• Written request 1
Translate this sentence from the folk album review into Spanish: "These primarily feature Liam’s proven talents on melodeon, concertina and bouzouki, with further instrumental assistance from Nils Koster on guitar, bass, piano, violin and whistle and occasional backing vocals from Nils and Tjikkie Van Houten."
• Written request 2
Reproduce verbatim the stretch of the records from the line containing "By what distance are pixel" through the end of the records.

• Document segment
In his native Lincolnshire, Liam’s a well-known and respected singer and musician and calls with his own Dance Band; an enthusiastic ambassador for his county’s music and song, he’s taken this repertoire around the world as well as across the UK.  This disc, his full-length debut recording, is subtitled Traditional Songs From Lincolnshire And The East Coast; and yet (and yes, I’m being pedantic here) it kicks off with Bob Roberts’ Humber Belle and concludes with William Delf’s Three Score And Ten. But between those bookends all is safe and well and sourced from the tradition, and you can’t fail to be charmed by Liam’s fresh and genially invigorating renditions of a selection of songs and tunes that mostly take their thematic cue from Lincolnshire’s coast.

These primarily feature Liam’s proven talents on melodeon, concertina and bouzouki, with further instrumental assistance from Nils Koster on guitar, bass, piano, violin and whistle and occasional backing vocals from Nils and Tjikkie Van Houten. In his lustier moments, Liam shares a certain audible kinship with Brian Peters (I hear this on his singing of The Herring Song in particular), and his song interpretations are always individual, keen and well considered. Old favourites, chorus songs like Candlelight Fisherman (See How The Wind Do Blow) for instance, come off with plenty of sparkle and brio, while the broadside Spurn Point and the Grainger-collected tale of Betsy Walton are both welcome and lesser-known additions to the corpus of Lincolnshire song. Liam’s treatment of Three Score And Ten at first acquaintance seems unpromising, and even queasily unsure-sounding, but its parlour-room chamber scoring and unusual twisting melody actually gains in poignancy and it won me over to the extent that I ended up much preferring it to the less subtle roof-raiser version that tends to get trotted out in most folk clubs nowadays.

• Supplied records

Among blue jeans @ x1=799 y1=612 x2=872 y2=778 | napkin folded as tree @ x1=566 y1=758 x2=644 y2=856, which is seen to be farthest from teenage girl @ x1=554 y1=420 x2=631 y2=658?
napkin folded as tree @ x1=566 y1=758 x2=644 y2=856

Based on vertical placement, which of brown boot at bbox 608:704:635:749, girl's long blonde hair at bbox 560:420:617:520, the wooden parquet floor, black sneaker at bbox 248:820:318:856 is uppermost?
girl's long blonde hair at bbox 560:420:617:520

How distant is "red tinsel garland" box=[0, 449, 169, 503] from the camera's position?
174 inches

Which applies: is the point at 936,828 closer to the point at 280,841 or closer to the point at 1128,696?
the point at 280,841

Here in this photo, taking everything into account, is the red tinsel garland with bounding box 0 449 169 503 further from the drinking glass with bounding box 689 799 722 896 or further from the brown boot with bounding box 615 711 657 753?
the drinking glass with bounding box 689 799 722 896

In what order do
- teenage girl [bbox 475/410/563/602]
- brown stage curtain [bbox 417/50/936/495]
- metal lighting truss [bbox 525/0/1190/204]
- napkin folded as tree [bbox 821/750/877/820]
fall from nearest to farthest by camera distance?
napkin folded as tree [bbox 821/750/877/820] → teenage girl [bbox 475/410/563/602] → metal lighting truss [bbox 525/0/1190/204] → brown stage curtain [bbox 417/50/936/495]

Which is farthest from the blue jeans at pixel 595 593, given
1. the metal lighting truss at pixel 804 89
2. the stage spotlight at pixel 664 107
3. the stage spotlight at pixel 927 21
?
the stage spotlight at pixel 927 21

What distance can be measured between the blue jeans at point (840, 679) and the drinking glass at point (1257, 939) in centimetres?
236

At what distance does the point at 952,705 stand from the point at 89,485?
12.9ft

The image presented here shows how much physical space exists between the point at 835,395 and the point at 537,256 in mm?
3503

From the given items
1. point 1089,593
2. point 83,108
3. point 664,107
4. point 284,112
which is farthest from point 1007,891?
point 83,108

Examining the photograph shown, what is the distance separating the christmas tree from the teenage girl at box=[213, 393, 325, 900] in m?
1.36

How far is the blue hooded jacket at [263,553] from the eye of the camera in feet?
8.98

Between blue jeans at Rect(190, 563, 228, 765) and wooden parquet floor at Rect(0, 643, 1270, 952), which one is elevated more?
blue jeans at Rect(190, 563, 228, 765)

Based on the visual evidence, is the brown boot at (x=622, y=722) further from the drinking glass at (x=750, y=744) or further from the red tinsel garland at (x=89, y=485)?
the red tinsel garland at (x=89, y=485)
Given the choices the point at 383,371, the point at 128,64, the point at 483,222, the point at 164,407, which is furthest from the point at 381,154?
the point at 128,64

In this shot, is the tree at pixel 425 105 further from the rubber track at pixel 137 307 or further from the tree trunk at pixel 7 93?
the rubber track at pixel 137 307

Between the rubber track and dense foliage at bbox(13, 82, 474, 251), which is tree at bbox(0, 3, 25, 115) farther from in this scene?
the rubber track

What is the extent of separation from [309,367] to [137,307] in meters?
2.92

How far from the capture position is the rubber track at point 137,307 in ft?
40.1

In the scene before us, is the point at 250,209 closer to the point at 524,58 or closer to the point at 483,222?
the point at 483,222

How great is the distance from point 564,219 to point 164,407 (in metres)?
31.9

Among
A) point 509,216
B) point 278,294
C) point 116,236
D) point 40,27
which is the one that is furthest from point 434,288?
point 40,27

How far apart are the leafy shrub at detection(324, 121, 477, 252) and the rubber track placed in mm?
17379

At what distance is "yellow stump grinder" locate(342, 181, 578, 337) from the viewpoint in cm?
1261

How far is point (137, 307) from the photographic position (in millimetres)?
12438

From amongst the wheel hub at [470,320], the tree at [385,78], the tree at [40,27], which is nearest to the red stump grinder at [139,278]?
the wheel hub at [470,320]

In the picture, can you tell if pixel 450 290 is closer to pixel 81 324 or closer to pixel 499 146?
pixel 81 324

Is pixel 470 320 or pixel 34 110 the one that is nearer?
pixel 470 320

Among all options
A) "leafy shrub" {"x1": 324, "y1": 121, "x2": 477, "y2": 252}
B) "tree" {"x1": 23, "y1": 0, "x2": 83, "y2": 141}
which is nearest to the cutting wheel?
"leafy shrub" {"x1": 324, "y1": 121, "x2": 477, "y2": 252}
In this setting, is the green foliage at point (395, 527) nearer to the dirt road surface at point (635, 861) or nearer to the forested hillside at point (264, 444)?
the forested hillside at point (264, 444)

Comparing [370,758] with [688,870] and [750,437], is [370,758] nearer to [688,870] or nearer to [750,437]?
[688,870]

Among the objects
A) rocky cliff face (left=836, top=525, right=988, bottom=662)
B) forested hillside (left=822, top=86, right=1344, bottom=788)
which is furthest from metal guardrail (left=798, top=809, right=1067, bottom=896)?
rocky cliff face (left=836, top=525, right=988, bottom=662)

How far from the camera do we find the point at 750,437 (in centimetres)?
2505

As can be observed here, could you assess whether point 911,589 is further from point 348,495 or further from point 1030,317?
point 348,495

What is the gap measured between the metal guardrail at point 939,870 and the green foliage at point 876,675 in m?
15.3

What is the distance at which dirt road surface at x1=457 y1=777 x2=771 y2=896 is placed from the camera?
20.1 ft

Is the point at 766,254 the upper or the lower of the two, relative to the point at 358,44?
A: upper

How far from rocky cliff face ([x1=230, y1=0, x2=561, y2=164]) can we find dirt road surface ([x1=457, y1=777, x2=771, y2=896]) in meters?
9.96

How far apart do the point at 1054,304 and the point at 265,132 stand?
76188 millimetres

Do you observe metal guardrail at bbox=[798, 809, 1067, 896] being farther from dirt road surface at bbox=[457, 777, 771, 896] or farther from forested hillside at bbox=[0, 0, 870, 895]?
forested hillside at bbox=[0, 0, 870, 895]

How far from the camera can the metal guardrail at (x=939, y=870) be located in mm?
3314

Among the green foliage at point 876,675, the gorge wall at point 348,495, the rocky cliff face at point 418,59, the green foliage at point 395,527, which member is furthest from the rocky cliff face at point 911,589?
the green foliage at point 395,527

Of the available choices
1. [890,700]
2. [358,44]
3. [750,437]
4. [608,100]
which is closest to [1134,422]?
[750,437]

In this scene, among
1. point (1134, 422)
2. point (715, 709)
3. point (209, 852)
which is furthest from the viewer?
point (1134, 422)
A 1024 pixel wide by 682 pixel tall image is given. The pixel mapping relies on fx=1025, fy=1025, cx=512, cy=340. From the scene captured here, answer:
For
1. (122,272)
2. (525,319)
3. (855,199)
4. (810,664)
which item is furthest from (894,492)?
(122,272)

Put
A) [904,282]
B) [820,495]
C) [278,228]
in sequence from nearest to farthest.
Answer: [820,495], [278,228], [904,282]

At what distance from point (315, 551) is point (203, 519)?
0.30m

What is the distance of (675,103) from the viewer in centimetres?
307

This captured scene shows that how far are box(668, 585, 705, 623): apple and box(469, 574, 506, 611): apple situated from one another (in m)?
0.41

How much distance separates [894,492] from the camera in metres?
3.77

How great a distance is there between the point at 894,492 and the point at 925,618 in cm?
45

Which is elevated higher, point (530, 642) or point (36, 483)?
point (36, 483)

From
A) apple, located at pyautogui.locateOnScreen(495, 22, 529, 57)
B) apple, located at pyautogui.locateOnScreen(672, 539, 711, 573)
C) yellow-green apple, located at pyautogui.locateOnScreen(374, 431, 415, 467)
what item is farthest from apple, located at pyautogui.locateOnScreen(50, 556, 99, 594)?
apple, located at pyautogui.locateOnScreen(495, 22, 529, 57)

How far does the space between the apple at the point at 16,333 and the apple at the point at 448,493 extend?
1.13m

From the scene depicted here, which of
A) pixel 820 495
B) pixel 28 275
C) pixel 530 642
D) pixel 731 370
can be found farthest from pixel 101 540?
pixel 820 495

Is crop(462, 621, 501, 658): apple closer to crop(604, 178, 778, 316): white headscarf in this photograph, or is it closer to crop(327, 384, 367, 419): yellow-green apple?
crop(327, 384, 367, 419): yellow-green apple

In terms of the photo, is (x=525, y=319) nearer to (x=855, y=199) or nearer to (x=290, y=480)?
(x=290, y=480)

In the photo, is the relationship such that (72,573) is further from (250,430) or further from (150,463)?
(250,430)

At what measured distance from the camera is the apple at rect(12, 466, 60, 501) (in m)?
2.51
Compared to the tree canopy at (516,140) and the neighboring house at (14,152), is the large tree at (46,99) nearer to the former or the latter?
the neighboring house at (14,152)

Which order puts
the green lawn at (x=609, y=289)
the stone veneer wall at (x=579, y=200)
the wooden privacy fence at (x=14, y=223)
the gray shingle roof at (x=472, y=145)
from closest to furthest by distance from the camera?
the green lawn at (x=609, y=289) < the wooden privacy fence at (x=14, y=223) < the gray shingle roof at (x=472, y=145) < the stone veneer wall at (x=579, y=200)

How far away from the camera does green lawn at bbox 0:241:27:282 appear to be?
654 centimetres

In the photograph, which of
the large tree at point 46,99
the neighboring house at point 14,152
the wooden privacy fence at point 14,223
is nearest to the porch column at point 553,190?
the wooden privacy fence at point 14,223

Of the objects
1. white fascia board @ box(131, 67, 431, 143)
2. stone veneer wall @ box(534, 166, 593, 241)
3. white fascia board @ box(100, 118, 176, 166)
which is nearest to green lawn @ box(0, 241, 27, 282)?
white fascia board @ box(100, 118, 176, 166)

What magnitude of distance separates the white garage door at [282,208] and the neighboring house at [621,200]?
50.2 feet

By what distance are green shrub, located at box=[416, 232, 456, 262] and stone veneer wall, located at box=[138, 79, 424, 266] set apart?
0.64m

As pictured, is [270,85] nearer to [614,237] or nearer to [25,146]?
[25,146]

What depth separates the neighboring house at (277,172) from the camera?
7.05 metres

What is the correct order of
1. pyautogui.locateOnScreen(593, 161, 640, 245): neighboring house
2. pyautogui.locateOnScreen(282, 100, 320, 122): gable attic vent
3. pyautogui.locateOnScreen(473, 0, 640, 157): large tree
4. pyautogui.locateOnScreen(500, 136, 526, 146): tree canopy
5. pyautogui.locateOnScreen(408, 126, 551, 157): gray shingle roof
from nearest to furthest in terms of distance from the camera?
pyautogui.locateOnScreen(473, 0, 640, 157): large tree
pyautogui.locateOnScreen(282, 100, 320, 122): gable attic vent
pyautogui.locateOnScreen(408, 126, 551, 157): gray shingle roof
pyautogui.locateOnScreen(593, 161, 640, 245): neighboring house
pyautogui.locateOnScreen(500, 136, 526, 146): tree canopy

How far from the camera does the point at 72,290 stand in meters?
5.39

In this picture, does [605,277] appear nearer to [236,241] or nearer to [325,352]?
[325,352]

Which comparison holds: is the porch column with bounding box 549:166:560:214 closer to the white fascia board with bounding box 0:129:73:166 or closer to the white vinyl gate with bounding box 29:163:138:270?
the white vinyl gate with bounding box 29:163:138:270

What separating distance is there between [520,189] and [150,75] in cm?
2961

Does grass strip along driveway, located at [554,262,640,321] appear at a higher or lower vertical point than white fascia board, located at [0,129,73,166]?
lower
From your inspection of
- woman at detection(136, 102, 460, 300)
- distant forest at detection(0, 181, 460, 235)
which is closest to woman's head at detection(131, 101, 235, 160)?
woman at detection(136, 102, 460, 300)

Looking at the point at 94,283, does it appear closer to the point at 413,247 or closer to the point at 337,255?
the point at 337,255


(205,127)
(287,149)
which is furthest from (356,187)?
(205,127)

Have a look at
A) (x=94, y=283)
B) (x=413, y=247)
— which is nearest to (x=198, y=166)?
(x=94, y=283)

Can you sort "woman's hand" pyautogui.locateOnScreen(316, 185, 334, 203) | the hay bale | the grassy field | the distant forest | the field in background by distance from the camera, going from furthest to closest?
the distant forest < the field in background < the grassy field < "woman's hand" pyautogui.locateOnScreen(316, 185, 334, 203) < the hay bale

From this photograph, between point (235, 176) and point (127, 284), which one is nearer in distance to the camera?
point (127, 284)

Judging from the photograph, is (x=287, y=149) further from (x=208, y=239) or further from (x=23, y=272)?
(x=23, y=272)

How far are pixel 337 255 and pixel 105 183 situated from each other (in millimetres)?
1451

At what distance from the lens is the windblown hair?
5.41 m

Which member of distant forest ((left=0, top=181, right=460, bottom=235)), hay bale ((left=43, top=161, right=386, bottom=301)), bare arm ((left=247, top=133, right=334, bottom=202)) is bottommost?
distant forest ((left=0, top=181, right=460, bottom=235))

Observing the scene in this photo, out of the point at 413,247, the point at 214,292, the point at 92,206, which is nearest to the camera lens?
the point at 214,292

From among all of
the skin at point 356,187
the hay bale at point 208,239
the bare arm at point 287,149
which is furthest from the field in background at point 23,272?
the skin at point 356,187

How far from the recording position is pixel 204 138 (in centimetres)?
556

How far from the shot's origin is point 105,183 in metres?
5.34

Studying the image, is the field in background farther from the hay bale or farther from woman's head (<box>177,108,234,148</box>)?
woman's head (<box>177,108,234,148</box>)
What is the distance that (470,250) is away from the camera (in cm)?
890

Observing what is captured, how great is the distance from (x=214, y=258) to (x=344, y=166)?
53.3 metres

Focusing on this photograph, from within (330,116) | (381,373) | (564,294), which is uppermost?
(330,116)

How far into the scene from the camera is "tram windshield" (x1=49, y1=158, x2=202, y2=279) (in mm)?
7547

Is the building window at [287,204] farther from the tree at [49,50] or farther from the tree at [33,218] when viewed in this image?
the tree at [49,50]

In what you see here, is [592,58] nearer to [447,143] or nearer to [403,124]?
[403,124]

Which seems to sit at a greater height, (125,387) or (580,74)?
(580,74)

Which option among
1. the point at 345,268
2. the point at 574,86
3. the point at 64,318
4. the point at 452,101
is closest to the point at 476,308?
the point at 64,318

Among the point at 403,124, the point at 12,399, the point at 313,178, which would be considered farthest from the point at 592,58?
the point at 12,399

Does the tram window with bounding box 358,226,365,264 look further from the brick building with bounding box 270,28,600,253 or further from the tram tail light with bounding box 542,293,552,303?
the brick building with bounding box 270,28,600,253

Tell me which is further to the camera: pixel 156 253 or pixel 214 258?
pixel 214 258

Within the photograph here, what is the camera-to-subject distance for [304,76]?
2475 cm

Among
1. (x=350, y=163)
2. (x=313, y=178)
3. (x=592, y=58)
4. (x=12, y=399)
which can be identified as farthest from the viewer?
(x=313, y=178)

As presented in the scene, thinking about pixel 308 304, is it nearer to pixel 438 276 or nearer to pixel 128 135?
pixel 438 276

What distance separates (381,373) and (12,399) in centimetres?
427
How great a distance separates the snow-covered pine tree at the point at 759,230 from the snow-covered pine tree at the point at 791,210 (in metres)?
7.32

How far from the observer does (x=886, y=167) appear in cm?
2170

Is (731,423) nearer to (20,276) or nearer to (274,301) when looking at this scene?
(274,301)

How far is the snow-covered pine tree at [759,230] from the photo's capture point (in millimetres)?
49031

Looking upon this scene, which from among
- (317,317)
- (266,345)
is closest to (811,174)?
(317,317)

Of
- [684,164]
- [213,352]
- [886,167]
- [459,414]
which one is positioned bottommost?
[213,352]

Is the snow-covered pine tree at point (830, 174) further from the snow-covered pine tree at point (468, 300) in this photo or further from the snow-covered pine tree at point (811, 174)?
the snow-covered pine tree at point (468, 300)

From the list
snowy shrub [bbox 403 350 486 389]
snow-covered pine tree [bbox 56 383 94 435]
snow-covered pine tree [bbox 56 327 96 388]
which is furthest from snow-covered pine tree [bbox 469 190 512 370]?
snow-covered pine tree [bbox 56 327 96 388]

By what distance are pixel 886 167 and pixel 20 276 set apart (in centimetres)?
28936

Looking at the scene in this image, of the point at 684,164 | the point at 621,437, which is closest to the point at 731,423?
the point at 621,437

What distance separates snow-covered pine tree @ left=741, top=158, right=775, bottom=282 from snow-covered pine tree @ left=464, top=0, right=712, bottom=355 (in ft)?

• Output 1
Estas muestran principalmente el probado talento de Liam con el melodeón, la concertina y el bouzouki, con apoyo instrumental adicional de Nils Koster a la guitarra, el bajo, el piano, el violín y el silbato, y coros ocasionales de Nils y Tjikkie Van Houten.

• Output 2
By what distance are pixel 886 167 and pixel 20 276 set apart (in centimetres)?
28936

Looking at the scene in this image, of the point at 684,164 | the point at 621,437, which is closest to the point at 731,423?
the point at 621,437

What distance separates snow-covered pine tree @ left=741, top=158, right=775, bottom=282 from snow-covered pine tree @ left=464, top=0, right=712, bottom=355 (in ft)?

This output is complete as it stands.